▸ BRANO SCELTO:
::::::

Il passato da skinhead, con risse e aggressioni. Il padre violento che gli ha distrutto la vita. L’omicidio per salvare la madre e il fratello da quel genitore che entrava e usciva dal carcere. E li minacciava, urlando, che non avrebbero visto il sole del giorno dopo. La galera nelle celle-loculi di San Vittore prima e di Opera poi. Infine, la rinascita e il riscatto nel penitenziario di Bollate. Da detenuto senza alcuna speranza di salvezza a esperto di sicurezza informatica per importanti multinazionali. Proteggere da attacchi esterni di spioni e ficcanaso la rete internet è compito di estrema delicatezza. Per questo il salto in lungo di Luigi Celeste, da carcerato comune a responsabile di progetti “sensibili”, non ha eguali in Italia e in Europa.
Luigi non ha avuto il privilegio di una vita semplice. Certo, in alcuni casi i guai se li è andati a cercare. Spesso, però, sono loro che hanno trovato lui. I fanatici delle etichette avrebbero definito il suo un caso perso. E in un Paese dove gli istituti di pena sono sinonimo di marginalità e non di reinserimento, il destino di Luigi sembrava segnato per sempre. Eppure fin dalla prima sosta nel girone dei condannati, a San Vittore, Luigi aveva già sognato tutto del suo futuro. Non gli restava altra scelta che realizzare quel desiderio di riscatto confessato una notte d’inverno al suo compagno di cella. Un tossicodipendente con il quale aveva stretto amicizia e a cui aveva chiesto di fargli da padrino per la cresima: A lui Luigi aveva raccontato di voler investire ogni grammo della sua energia per diventare uno specialista di cyber security. Così codici cifrati, algoritmi, numeri, stringhe sono diventati un’ossessione negli 8 anni trascorsi in cella. L’unico scoglio al quale aggrapparsi per salvarsi dall’alienazione.

::::::

Voci tratte da una raccolta:

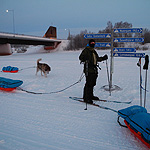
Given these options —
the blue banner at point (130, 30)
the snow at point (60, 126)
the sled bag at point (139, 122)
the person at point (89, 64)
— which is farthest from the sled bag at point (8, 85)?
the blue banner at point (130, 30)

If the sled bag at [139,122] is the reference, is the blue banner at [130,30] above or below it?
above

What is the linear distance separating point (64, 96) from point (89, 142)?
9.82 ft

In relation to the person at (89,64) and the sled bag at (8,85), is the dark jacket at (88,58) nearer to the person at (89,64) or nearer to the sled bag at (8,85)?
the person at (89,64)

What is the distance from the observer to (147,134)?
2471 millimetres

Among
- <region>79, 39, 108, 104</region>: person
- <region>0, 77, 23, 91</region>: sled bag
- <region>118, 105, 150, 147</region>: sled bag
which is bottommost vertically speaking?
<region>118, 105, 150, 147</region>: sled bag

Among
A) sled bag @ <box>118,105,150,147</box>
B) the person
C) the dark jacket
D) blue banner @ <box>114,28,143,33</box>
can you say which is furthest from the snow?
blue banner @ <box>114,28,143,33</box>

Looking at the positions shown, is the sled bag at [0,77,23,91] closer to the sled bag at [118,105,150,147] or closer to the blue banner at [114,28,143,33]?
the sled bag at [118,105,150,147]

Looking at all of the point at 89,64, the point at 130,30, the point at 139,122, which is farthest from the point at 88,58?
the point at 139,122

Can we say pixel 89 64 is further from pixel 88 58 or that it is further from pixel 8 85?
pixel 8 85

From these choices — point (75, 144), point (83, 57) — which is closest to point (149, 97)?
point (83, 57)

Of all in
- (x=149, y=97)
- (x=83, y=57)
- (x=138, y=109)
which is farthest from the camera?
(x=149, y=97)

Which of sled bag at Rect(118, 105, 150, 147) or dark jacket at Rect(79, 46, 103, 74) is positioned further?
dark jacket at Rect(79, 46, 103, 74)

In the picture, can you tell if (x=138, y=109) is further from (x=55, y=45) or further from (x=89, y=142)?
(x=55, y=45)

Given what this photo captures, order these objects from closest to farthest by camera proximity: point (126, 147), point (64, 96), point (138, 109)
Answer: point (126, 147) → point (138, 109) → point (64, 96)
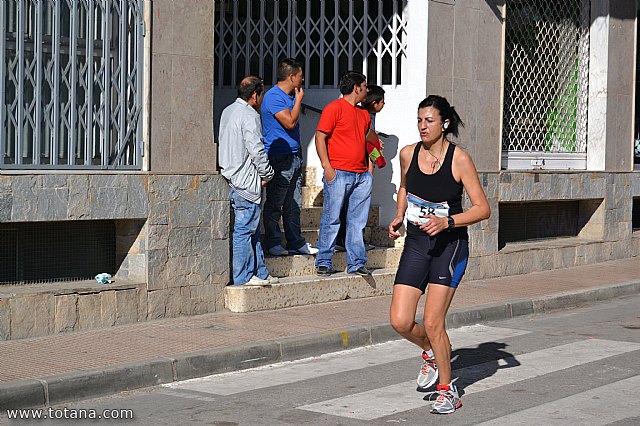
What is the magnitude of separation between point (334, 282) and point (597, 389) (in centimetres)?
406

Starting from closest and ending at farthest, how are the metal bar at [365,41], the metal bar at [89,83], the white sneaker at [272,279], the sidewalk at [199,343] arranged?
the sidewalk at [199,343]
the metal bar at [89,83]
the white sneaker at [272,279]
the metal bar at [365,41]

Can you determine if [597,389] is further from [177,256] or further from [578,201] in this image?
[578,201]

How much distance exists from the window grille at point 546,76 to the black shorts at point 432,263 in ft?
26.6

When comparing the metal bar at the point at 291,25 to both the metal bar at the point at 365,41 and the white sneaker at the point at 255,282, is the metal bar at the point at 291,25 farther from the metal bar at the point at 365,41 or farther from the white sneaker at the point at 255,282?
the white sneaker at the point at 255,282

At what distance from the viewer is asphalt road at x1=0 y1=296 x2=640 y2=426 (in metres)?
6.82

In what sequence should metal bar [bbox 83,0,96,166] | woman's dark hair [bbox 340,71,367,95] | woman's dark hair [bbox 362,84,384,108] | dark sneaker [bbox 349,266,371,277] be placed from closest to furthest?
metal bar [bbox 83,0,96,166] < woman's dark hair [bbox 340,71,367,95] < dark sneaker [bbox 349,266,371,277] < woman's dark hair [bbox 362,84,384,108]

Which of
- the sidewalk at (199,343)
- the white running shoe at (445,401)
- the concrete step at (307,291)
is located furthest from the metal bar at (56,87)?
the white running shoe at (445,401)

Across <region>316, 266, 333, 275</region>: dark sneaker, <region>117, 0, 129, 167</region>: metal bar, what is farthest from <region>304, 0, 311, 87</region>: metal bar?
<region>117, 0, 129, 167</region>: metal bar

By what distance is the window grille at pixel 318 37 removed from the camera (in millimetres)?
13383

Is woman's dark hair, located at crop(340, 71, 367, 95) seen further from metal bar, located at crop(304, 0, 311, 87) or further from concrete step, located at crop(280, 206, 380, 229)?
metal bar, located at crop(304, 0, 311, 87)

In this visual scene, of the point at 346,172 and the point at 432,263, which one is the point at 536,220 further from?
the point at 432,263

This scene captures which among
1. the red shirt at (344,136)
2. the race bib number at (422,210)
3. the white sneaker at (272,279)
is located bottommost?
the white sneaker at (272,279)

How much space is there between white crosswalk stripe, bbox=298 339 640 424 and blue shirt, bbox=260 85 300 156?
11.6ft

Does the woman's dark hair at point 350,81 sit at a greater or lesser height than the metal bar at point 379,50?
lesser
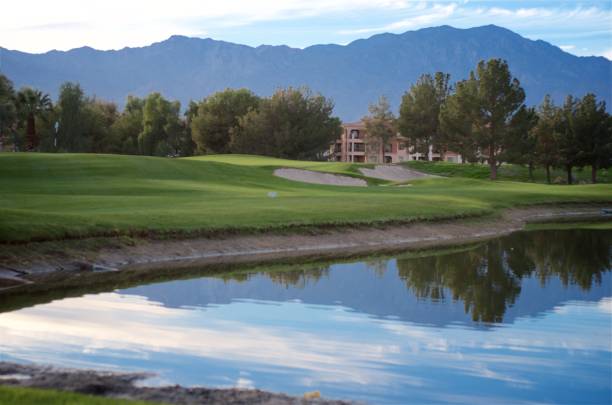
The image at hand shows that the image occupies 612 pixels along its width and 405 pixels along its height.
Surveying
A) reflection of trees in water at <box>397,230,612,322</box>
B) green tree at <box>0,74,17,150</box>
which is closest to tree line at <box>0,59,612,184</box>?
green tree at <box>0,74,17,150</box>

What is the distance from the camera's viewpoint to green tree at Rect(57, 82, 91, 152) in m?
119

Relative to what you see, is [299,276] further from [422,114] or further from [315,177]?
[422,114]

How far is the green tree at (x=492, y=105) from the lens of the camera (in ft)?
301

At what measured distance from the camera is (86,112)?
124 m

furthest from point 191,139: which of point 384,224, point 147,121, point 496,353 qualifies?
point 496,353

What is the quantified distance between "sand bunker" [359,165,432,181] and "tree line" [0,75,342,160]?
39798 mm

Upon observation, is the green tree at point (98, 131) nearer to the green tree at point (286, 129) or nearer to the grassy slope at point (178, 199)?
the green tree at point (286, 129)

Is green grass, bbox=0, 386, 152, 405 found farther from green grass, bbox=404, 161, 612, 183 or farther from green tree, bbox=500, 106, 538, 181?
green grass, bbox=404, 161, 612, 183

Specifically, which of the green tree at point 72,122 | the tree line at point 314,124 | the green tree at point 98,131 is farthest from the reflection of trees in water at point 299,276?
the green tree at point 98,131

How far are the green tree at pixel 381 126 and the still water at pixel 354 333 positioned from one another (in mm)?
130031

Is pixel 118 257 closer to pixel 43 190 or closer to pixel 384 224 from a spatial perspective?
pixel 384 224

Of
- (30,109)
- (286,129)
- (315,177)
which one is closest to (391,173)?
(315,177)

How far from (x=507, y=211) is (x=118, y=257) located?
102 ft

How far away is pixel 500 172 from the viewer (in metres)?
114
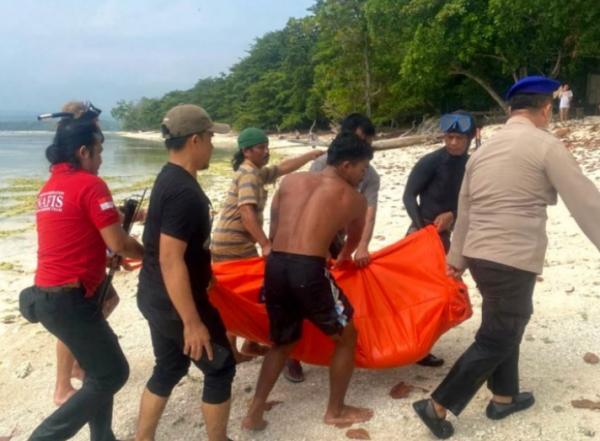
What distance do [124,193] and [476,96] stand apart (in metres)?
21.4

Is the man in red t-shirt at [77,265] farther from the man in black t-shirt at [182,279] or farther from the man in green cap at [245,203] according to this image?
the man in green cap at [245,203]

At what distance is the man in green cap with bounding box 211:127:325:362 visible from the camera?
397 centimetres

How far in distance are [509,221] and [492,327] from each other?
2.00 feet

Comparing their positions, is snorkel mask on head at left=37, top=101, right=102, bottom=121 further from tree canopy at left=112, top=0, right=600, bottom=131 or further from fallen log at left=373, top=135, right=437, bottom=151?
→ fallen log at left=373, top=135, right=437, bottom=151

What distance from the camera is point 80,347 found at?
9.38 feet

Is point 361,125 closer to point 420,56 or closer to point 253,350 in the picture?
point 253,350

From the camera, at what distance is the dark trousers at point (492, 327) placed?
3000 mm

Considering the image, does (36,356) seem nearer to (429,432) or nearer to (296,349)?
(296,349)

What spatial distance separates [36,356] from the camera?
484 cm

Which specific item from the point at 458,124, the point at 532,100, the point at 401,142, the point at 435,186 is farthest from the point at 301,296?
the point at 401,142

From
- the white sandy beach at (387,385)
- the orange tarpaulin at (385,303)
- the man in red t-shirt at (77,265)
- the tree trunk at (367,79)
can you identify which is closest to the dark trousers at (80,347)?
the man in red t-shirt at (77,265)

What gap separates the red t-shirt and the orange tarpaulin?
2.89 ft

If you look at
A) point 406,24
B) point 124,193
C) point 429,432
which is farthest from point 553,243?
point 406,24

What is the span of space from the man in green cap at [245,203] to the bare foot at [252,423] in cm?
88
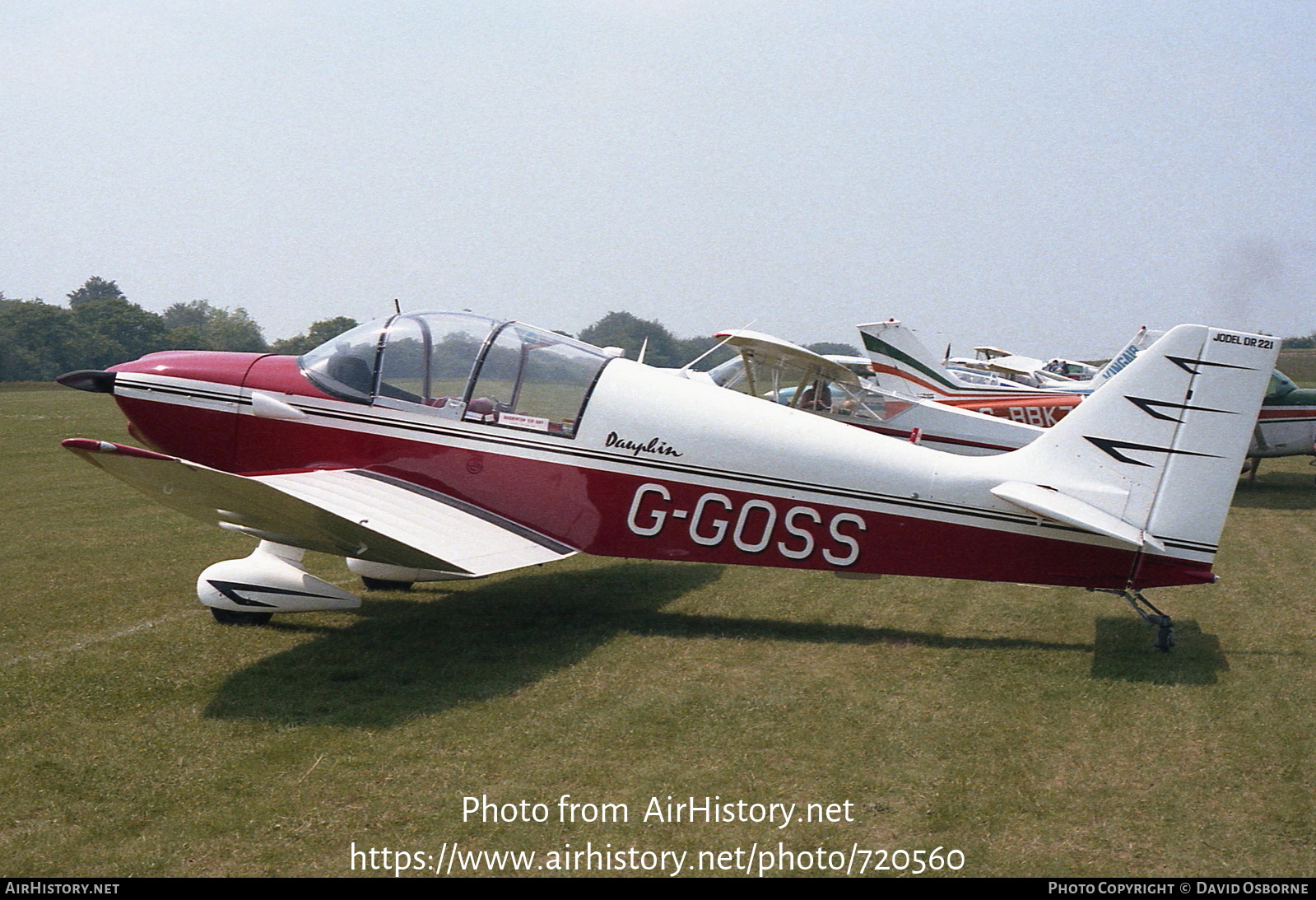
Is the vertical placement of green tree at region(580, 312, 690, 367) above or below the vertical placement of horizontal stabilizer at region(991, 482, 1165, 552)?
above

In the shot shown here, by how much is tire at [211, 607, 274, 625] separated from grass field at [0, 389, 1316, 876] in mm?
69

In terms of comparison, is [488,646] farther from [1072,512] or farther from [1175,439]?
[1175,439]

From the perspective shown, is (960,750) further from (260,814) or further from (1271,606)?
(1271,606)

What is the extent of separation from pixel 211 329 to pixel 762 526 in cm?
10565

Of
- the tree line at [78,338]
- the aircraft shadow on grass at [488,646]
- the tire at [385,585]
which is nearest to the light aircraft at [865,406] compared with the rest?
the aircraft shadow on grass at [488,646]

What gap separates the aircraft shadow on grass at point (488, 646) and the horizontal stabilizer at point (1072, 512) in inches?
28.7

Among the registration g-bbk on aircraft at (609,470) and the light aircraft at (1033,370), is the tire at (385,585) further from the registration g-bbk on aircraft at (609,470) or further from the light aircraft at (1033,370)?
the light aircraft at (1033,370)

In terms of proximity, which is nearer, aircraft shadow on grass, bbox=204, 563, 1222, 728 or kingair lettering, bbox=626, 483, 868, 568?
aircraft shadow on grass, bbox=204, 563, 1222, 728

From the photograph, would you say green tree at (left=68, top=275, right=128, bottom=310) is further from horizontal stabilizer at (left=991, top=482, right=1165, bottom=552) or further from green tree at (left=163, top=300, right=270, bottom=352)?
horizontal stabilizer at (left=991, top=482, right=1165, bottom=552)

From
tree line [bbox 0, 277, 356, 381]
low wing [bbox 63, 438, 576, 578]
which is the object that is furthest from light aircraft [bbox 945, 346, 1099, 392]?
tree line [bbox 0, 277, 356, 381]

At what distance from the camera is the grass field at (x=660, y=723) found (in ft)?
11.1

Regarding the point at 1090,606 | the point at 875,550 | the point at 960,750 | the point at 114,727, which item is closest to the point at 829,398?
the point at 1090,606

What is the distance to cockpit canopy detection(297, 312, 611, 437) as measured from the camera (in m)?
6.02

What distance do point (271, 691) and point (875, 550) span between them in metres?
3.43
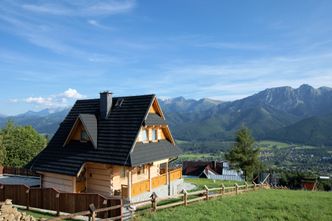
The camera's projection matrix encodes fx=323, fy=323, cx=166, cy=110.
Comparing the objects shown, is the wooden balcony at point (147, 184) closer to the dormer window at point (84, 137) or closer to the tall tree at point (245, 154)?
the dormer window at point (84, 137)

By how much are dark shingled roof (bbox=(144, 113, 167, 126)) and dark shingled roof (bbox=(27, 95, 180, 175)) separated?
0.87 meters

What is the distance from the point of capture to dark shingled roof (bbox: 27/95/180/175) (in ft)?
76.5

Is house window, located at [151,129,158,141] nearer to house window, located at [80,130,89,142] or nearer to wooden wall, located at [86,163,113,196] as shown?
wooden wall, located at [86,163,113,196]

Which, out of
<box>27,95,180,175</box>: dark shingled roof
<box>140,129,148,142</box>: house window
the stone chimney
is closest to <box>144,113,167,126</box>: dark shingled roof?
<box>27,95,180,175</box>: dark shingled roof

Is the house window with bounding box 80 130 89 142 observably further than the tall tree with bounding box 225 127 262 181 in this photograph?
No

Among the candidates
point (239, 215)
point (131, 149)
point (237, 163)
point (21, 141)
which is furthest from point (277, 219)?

::::::

▸ ATTIVITÀ DA SVOLGERE:
1/ Elenca tutte le carceri nominate nel brano su Luigi Celeste.
2/ Riscrivi il brano su Luigi Celeste da "Il passato da" fino a "e in Europa." compreso, cambiando "multinazionali" con "aziende".
3/ Prosegui il brano sulla vita di Luigi Celeste dal punto in cui si ferma.

▸ SOLUZIONI:
1/ San Vittore, Opera, Bollate

2/
Il passato da skinhead, con risse e aggressioni. Il padre violento che gli ha distrutto la vita. L’omicidio per salvare la madre e il fratello da quel genitore che entrava e usciva dal carcere. E li minacciava, urlando, che non avrebbero visto il sole del giorno dopo. La galera nelle celle-loculi di San Vittore prima e di Opera poi. Infine, la rinascita e il riscatto nel penitenziario di Bollate. Da detenuto senza alcuna speranza di salvezza a esperto di sicurezza informatica per importanti aziende. Proteggere da attacchi esterni di spioni e ficcanaso la rete internet è compito di estrema delicatezza. Per questo il salto in lungo di Luigi Celeste, da carcerato comune a responsabile di progetti “sensibili”, non ha eguali in Italia e in Europa.

3/
Luigi Celeste è finito dentro per omicidio. Parricidio, per l’esattezza. Ha ucciso il padre a colpi di revolver: un gesto covato per mesi nei confronti dell’uomo che stava rendendo impossibile la vita di sua madre e di suo fratello, il bravo ragazzo della famiglia. Un gesto estremo vissuto come una liberazione. Poi la fuga, a casa della compagna. Infine, la corsa per costituirsi dai Carabinieri.
Luigi non è stato quel che si dice un ragazzo modello. Cresciuto senza una figura maschile di riferimento. Il padre rapinatore, che trascorre gran parte della sua esistenza nelle celle dei penitenziari milanesi. Così Luigi si avvicina al mondo dell’estremismo politico. Diventa un temibile skinhead della Milano dal cuore nero. E inizia a frequentare gli ambienti della destra più estrema. Con il gruppo di cui fa parte finisce più volte nei guai per rissa e violenza. Un passato che poi, negli anni della galera, ha tentato in tutti i modi di espellere dal suo curriculum. Oggi è solo un ricordo sbiadito. Un capitolo cestinato per sempre, ripete spesso durante l’intervista concessa a “l’Espresso”.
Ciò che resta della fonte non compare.